Despite the recent influx of women in the work force, we recognize that Ms. Malpass has the absolute right to stay at home and care for her six-year-old child. However, she also has the legal and moral obligation to support her minor child.

[2] Ms. Malpass asserts that N.C.G.S. 50-13.4(b) relieves her of this obligation by placing on the father the primary responsibility of support. The statute provides:

(b) In the absence of pleading and proof that circumstances of the case otherwise warrant, the father, the mother, or any person, agency, organization or institution standing in loco parentis shall be liable, in that order, for the support of a minor child. Such other circumstances may include, but shall not be limited to, the relative ability of all the above-mentioned parties to provide support or the inability of one or more of them to provide support, and the needs and estate of the child. Upon proof of such circumstances the judge may enter an order requiring any one or more of the above-mentioned parties to provide for the support of the child, as may be appropriate in the particular case ....

The record in this case contains adequate “proof that the circumstances” warrant support by the mother in addition to the natural father. The child, Vicki, was removed from the home pursuant to a petition filed by the social services office alleging that she was abused. When Ms. Malpass decided to resume marital habitation with her second husband, the child re*69mained in the custody of her grandparents upon order of the court. Vicki continues to live with her grandparents.

The appellant argues that “other circumstances” in the statute should be limited to a showing that the father is unable to provide adequate support for the child based on his income and position in life. However, the statute itself states: “Such other circumstances may include, but shall not be limited to ...” proof that the father cannot provide support. Appellant also cites multiple authorities for the proposition that she should not pay support under the statutory scheme. None of the cases cited involved a fact situation similar to the one at hand. Hicks v. Hicks, 34 N.C. App. 128, 237 S.E. 2d 307 (1977), cited by appellant, recognizes the mother’s obligation to support her child. This Court stated that where the plaintiff-mother sought reimbursement for support expenses “The plaintiff is not entitled to be compensated for support for the children provided by others, nor is she entitled to be reimbursed for sums expended by her for the support of the children which represent her share of support as determined by the trial judge .Id. at 130.

N.C.G.S. 50-13.4(b) authorizes the judge to order support of a minor child by both parents under circumstances such as those in this case.

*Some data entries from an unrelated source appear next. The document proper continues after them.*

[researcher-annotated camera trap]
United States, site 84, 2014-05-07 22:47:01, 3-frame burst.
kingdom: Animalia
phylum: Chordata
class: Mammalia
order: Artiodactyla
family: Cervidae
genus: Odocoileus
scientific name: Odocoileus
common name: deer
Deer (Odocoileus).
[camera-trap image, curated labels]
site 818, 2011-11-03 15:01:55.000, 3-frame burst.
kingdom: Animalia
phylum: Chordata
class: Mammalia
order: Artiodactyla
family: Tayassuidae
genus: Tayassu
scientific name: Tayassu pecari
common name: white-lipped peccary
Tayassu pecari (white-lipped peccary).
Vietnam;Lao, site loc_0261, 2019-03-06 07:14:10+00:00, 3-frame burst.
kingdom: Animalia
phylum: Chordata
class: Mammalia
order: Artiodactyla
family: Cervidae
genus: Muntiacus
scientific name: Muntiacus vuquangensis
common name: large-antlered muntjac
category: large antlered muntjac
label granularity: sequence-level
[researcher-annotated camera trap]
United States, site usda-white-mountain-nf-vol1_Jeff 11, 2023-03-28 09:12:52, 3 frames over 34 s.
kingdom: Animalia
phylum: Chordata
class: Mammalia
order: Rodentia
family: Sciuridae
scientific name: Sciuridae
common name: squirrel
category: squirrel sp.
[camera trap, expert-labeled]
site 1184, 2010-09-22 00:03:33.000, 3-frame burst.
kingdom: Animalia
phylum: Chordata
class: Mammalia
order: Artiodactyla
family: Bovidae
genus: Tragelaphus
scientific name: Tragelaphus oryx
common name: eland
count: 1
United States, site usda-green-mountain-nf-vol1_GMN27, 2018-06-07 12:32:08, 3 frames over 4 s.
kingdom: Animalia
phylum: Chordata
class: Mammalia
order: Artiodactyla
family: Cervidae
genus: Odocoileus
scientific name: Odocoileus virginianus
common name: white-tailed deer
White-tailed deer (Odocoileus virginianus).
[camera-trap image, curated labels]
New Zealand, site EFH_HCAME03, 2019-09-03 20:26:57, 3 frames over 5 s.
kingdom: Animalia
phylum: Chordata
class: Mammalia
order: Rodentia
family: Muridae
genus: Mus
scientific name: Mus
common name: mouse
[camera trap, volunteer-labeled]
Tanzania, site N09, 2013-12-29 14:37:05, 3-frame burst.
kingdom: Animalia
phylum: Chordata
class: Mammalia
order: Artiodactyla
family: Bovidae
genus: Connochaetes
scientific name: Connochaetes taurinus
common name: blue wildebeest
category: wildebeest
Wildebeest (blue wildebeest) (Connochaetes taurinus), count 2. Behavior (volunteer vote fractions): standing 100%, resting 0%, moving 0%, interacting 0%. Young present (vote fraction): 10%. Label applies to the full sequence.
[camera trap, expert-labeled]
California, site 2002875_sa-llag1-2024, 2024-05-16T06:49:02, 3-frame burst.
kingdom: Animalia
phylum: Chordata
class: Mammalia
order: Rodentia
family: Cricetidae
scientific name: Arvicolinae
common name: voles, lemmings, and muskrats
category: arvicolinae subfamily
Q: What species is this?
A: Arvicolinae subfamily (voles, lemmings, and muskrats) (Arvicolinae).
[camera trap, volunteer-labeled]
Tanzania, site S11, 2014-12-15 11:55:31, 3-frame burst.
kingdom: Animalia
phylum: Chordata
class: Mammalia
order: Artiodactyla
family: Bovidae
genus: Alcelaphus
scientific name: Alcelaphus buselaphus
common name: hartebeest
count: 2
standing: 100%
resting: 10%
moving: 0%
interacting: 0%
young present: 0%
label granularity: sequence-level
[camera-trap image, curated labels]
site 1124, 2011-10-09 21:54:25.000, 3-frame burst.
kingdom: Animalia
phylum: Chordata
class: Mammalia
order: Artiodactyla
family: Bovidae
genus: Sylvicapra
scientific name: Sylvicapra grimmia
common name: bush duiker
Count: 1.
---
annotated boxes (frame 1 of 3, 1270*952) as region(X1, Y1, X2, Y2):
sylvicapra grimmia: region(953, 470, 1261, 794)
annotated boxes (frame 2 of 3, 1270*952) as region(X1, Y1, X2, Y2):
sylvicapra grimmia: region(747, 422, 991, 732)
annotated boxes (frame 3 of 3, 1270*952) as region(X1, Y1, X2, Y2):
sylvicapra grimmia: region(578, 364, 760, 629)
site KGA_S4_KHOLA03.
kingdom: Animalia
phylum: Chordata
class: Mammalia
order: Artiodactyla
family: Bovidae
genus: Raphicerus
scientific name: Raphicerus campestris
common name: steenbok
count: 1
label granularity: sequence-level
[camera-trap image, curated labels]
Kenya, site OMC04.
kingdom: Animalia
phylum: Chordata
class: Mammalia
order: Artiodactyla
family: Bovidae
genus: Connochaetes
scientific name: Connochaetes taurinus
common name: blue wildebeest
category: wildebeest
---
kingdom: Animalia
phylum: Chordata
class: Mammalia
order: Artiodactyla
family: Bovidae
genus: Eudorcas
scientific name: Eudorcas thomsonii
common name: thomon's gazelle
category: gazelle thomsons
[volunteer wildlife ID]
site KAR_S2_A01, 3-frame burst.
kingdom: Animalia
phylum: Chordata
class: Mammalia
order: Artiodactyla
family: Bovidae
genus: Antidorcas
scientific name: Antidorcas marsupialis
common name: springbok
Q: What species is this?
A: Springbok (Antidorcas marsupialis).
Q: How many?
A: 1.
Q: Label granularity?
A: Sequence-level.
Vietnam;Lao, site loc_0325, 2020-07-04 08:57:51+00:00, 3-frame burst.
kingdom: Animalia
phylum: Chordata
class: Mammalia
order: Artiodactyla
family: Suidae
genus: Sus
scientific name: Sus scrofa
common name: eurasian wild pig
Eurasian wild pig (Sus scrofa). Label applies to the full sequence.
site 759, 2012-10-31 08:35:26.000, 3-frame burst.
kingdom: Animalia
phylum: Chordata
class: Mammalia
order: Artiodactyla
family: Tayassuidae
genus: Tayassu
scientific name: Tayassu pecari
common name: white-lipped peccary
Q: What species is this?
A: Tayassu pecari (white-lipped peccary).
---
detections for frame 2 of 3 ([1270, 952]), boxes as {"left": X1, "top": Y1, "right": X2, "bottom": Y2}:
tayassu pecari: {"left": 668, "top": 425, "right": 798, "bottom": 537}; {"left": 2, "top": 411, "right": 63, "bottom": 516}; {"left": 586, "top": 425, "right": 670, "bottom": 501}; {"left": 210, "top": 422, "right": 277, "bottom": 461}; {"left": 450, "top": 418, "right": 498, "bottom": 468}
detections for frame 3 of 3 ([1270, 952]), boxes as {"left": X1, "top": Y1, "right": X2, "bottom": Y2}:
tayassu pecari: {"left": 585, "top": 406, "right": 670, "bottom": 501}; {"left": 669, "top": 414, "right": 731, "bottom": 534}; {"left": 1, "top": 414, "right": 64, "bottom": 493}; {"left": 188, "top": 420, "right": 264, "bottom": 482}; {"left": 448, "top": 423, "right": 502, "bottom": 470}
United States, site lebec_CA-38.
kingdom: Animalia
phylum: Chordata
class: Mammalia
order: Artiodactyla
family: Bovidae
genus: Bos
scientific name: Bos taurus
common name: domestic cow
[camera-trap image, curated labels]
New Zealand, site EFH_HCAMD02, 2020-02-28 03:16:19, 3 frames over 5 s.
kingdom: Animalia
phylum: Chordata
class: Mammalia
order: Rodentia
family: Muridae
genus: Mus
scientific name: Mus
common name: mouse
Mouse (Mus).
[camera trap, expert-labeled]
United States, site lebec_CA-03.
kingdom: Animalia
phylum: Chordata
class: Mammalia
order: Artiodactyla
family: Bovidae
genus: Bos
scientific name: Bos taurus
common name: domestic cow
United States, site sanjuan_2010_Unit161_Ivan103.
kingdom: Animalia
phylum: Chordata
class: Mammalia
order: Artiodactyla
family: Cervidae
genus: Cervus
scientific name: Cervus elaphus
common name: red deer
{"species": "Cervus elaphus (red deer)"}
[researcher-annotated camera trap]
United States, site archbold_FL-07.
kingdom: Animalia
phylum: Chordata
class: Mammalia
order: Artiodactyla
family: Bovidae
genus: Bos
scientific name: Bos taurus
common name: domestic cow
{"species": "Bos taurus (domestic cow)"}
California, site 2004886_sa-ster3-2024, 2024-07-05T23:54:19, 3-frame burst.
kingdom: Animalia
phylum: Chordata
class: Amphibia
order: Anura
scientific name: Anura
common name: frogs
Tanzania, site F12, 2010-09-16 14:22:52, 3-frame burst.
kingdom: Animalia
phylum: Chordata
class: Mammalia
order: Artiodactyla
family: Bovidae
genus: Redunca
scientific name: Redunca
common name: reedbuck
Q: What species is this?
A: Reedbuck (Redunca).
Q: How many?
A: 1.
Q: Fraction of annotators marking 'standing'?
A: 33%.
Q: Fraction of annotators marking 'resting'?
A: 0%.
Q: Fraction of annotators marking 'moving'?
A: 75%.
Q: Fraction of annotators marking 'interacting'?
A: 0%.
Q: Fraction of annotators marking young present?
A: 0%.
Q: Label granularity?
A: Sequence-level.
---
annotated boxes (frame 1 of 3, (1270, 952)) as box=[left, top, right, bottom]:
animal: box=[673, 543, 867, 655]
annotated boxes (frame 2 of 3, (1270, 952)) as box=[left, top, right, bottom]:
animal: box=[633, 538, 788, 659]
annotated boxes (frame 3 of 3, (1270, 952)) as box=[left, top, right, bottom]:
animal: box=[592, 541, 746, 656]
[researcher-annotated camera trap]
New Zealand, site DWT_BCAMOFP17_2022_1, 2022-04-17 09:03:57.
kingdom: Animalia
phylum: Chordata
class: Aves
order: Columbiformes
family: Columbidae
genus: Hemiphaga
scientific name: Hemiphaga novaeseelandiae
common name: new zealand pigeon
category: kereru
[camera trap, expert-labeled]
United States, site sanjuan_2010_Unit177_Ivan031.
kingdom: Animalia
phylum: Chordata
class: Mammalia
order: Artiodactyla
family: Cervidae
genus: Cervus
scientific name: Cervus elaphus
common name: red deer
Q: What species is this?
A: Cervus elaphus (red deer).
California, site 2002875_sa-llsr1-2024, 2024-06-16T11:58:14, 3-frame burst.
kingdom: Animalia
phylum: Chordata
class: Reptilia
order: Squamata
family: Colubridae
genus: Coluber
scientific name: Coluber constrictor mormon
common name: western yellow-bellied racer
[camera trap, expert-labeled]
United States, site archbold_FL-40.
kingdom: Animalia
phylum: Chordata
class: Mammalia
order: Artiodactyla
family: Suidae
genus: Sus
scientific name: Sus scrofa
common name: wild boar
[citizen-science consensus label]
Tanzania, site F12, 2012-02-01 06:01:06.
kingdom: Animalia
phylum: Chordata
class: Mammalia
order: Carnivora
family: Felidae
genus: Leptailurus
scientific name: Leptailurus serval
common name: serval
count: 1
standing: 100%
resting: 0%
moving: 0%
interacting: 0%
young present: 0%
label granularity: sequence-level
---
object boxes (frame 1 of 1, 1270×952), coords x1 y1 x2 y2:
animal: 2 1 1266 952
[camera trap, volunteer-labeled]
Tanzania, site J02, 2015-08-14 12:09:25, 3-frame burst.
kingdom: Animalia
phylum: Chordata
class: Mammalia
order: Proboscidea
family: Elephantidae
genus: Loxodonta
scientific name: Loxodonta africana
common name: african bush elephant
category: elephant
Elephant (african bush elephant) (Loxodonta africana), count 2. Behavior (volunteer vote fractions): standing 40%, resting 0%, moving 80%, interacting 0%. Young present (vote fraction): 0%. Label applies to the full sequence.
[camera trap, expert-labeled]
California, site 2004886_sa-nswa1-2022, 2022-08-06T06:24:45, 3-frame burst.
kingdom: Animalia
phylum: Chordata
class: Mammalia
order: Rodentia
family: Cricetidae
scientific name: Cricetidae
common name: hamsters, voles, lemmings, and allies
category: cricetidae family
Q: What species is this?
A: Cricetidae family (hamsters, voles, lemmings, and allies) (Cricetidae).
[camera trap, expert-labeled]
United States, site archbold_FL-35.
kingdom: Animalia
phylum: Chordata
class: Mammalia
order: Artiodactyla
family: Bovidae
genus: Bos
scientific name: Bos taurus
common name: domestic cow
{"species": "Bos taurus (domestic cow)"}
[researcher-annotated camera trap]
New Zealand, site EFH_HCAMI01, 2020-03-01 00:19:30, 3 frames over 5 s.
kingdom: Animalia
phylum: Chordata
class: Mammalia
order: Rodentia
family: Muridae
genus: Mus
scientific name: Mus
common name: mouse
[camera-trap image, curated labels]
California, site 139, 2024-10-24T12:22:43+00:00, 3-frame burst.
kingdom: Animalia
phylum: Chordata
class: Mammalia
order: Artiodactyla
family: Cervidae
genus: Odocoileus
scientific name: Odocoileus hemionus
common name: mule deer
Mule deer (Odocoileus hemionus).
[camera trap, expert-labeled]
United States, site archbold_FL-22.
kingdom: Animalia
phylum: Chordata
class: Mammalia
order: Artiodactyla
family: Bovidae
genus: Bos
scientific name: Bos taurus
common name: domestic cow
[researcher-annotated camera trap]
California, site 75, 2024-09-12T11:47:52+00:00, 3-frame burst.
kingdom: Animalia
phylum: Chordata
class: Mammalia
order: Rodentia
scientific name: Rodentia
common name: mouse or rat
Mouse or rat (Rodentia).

Further, the statute does not require a finding by the trial court that the father is unable to bear the support burden alone prior to ordering payments by the child’s mother.

The evidence supports the findings of fact and the findings logically lead to the conclusions by the trial judge. The decision of the trial judge is

Affirmed.

Judge Erwin concurs.

Judge Wells dissents.

Judge Wells

dissenting.

I must respectfully dissent from the majority opinion for the reason that it has the effect of placing upon mothers a burden of support of minor children equal to that of fathers. In Tidwell v. Booker, 290 N.C. 98, 225 S.E. 2d 816 (1976), in Wells v. Wells, 227 N.C. 614, 44 S.E. 2d 31 (1947), and in many cases preceding Wells, see cases cited therein, our Supreme Court has *70said again and again that fathers have the primary duty of support. In the case sub judice, the trial court made no effort toward fidelity to this principle of law: he simply found the mother equally responsible. This matter should be remanded with instructions for a determination as to the father’s ability to meet his primary duty of support.